■ Instructions to follow
Convert the lines below into a numbered list, omitting any blank lines. Leave the pictures out of your answer.

-- Records supplied follows --

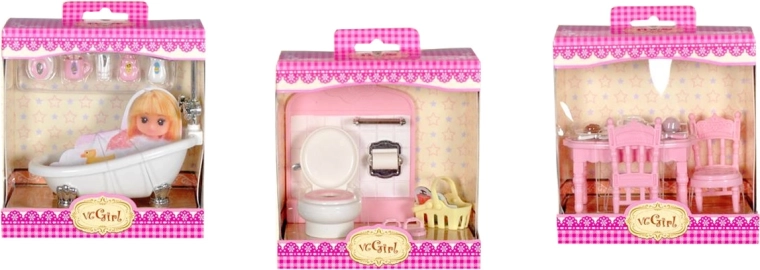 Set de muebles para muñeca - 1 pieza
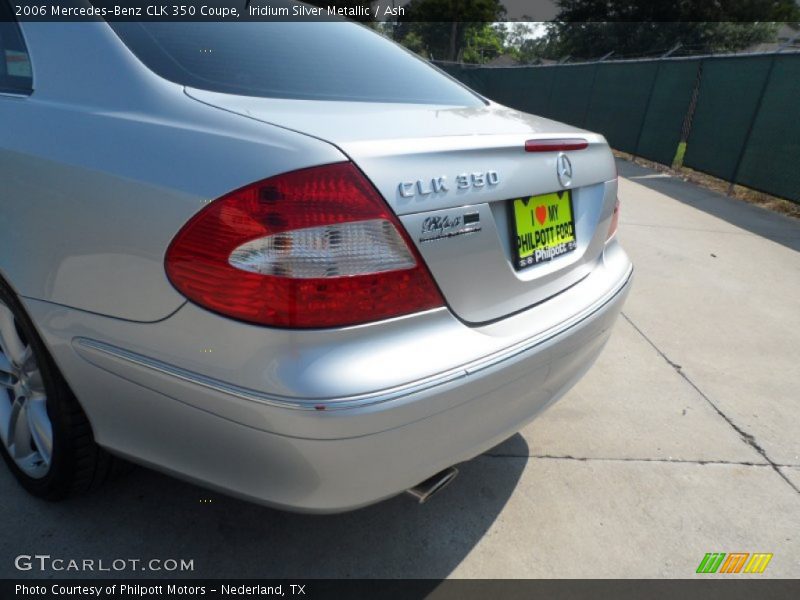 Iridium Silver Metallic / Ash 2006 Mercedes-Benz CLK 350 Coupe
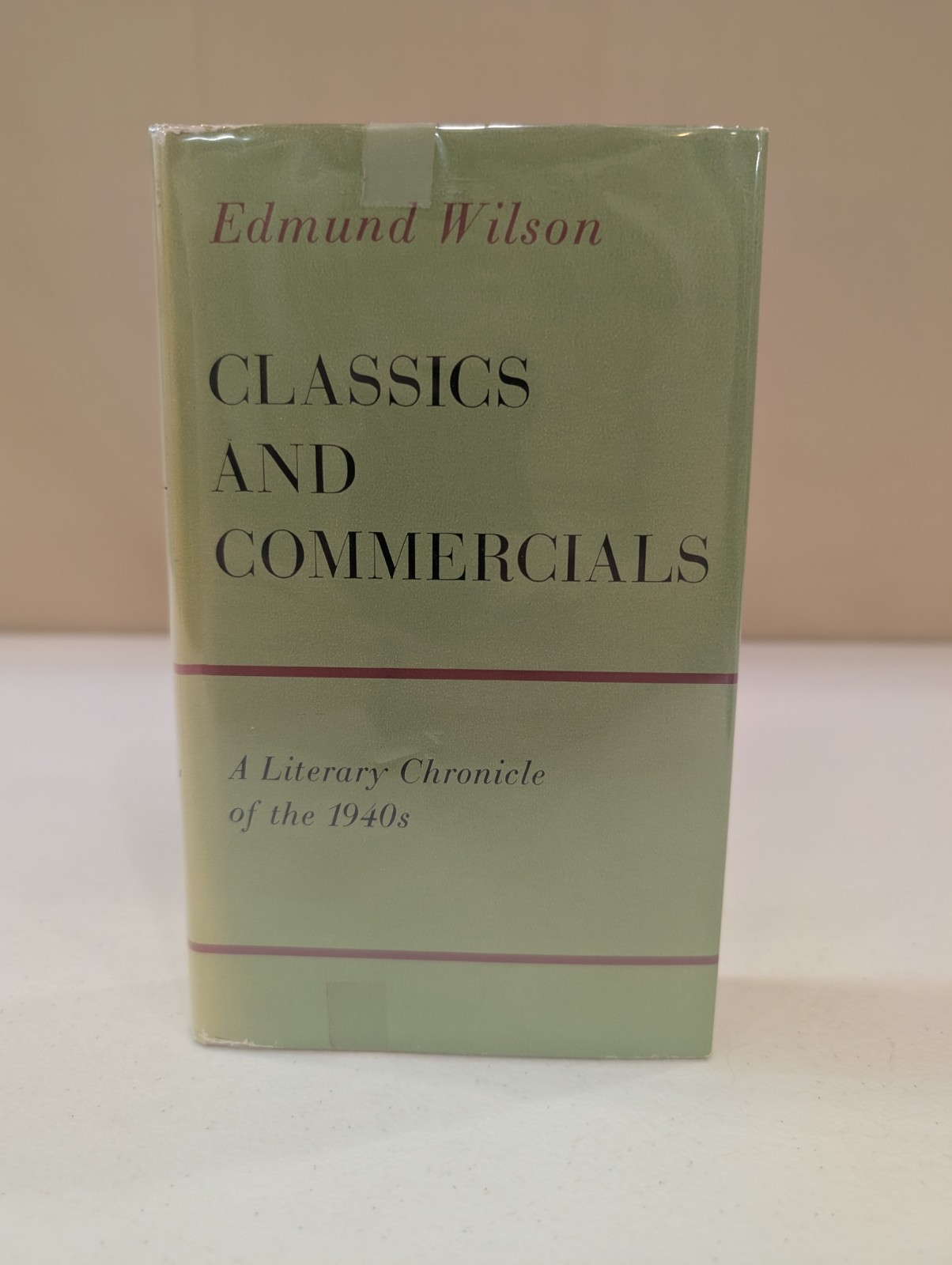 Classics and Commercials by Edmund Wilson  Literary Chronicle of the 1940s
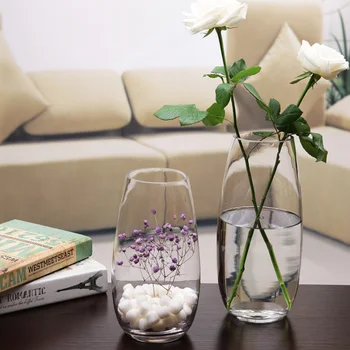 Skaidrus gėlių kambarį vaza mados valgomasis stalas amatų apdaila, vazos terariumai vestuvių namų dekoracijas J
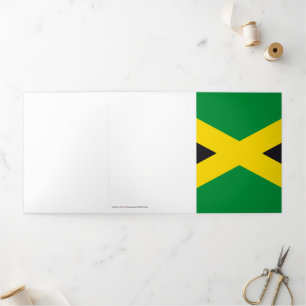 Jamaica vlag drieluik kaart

-- Records supplied concluded --

■ Answer to the exercise
1.  Set de muebles para muñeca - 1 pieza
2.  Iridium Silver Metallic / Ash 2006 Mercedes-Benz CLK 350 Coupe
3.  Classics and Commercials by Edmund Wilson  Literary Chronicle of the 1940s
4.  Skaidrus gėlių kambarį vaza mados valgomasis stalas amatų apdaila, vazos terariumai vestuvių namų dekoracijas J
5.  Jamaica vlag drieluik kaart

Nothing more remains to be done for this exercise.